At the same time, the policyholder experience remains a relevant issue. Data from the financial consumer protection authority show that, while the volume of complaints in major medical insurance is low relative to insured risks, the share resolved in the user’s favor remains limited and varies widely by company. Challenges also persist around response times and clarity of terms—factors that shape the perceived value of insurance beyond the annual price.
From the industry’s perspective, the challenge is significant: insurers report substantial claim payments across all lines, underscoring their role as a mechanism for protecting household wealth. In major medical, maintaining the balance among premiums, claims, and solvency becomes more complex as demand for highly specialized services grows and the costs of hospital inputs, medications, and procedures climb—a trend that often follows its own trajectory, frequently running above headline inflation.

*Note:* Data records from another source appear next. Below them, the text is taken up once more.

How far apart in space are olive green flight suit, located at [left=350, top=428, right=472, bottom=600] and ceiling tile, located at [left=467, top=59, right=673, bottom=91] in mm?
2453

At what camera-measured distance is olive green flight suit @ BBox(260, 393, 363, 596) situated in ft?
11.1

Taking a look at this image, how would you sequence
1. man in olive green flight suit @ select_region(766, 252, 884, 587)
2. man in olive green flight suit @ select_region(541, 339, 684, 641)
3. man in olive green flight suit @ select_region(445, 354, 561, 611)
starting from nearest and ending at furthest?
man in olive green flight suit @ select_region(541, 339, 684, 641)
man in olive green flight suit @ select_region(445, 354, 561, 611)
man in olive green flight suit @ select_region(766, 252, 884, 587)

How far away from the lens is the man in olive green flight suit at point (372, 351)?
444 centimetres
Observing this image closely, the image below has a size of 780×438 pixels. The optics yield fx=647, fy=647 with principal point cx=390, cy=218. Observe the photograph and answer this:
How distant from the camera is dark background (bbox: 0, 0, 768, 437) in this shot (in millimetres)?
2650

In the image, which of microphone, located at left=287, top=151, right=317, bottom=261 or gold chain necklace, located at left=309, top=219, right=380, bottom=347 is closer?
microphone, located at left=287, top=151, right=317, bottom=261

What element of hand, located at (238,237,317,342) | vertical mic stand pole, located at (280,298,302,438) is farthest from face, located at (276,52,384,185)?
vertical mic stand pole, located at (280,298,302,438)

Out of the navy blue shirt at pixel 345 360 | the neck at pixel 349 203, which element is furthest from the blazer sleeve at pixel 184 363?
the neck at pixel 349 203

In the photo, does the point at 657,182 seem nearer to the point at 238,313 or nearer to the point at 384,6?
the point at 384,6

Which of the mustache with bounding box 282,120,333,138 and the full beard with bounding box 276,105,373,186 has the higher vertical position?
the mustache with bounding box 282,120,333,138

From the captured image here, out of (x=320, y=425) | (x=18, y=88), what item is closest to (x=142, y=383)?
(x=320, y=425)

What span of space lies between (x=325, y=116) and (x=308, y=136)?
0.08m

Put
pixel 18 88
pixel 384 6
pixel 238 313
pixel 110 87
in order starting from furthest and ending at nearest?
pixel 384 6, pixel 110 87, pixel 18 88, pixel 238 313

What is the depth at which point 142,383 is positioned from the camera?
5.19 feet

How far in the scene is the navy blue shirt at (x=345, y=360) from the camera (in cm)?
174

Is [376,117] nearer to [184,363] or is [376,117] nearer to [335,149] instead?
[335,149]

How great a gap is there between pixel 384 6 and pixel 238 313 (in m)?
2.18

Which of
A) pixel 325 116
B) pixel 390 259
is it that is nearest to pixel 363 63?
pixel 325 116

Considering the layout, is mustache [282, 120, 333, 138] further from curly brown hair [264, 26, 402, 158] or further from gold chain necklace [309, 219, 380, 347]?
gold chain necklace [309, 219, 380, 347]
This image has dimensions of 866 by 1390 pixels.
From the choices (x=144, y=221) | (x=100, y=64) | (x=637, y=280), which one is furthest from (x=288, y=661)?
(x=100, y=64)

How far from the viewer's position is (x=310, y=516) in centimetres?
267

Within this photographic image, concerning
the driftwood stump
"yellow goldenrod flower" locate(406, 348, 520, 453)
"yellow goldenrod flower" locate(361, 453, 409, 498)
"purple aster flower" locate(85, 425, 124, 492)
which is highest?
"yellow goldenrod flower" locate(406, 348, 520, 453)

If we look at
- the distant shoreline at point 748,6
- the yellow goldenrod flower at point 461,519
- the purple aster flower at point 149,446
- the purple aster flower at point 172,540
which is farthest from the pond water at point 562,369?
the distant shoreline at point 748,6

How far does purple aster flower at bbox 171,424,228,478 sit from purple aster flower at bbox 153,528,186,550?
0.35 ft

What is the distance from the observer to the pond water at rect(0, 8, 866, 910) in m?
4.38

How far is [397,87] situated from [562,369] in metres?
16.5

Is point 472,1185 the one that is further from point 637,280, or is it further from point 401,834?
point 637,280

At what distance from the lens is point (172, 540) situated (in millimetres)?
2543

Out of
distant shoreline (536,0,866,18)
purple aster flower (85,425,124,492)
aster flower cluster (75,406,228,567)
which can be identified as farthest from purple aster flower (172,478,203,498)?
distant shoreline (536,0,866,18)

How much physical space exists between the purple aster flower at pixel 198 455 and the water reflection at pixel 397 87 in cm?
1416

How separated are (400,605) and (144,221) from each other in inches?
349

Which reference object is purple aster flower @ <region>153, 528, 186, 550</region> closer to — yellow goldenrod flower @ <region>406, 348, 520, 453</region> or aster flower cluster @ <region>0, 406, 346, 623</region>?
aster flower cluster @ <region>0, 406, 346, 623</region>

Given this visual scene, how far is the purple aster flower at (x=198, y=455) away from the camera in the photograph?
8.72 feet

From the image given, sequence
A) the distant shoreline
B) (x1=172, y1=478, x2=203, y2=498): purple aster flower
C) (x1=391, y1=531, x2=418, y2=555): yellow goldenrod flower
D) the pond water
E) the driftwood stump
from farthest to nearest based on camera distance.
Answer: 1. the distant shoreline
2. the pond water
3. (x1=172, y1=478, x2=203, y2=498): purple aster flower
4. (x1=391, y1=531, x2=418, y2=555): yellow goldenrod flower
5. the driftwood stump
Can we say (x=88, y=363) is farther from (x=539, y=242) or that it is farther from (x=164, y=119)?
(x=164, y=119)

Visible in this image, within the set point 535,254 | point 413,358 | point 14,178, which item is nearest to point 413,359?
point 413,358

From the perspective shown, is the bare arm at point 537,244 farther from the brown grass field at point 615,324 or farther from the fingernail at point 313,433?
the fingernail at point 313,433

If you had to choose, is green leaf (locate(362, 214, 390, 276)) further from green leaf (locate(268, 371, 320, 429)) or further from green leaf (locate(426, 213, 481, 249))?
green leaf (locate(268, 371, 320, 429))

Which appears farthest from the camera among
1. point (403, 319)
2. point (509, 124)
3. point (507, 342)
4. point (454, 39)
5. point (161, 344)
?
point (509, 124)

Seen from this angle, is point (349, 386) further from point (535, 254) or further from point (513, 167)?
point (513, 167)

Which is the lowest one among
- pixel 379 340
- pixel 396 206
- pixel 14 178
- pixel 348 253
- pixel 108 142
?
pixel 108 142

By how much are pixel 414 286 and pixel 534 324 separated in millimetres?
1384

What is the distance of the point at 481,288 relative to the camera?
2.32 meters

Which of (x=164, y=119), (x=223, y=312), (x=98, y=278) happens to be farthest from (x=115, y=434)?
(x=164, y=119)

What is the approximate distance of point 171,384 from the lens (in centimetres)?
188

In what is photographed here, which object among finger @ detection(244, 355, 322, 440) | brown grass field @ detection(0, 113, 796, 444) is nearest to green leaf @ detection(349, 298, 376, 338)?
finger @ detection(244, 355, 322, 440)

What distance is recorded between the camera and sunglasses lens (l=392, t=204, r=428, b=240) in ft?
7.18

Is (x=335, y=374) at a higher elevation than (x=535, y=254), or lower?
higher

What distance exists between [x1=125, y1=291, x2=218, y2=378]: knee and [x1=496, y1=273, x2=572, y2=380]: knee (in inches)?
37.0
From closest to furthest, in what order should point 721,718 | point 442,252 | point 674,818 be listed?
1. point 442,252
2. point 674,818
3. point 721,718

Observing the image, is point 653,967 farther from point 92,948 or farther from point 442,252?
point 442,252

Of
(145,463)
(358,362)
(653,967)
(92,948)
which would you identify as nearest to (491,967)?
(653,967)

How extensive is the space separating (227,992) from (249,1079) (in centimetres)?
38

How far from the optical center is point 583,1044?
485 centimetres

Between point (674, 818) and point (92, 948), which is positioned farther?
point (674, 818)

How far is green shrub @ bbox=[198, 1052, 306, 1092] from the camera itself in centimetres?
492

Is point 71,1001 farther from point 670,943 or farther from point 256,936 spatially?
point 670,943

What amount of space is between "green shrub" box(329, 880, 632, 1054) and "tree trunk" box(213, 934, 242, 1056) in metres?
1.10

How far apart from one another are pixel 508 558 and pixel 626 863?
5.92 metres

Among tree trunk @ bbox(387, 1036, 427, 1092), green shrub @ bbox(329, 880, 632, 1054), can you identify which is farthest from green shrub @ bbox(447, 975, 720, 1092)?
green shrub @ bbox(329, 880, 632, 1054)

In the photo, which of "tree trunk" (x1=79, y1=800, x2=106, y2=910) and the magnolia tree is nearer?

Looking ahead, the legislative debate points to a broader dilemma that goes beyond the sector: how to finance healthcare in an aging society, with rising medical costs and still-limited insurance coverage. The discussion of caps may ease individual cases in the short run, but its effectiveness will depend on complementary measures: product innovation, prevention and chronic-disease management programs, greater competition and market transparency, and regulatory coordination that raises quality of care and reduces disputes.
In sum, the premium increases reflect real pressure from costs and utilization—especially among older adults—and any legal cap will have to balance consumer protection with technical sustainability so the problem isn’t shifted to thinner coverage or fewer policies available.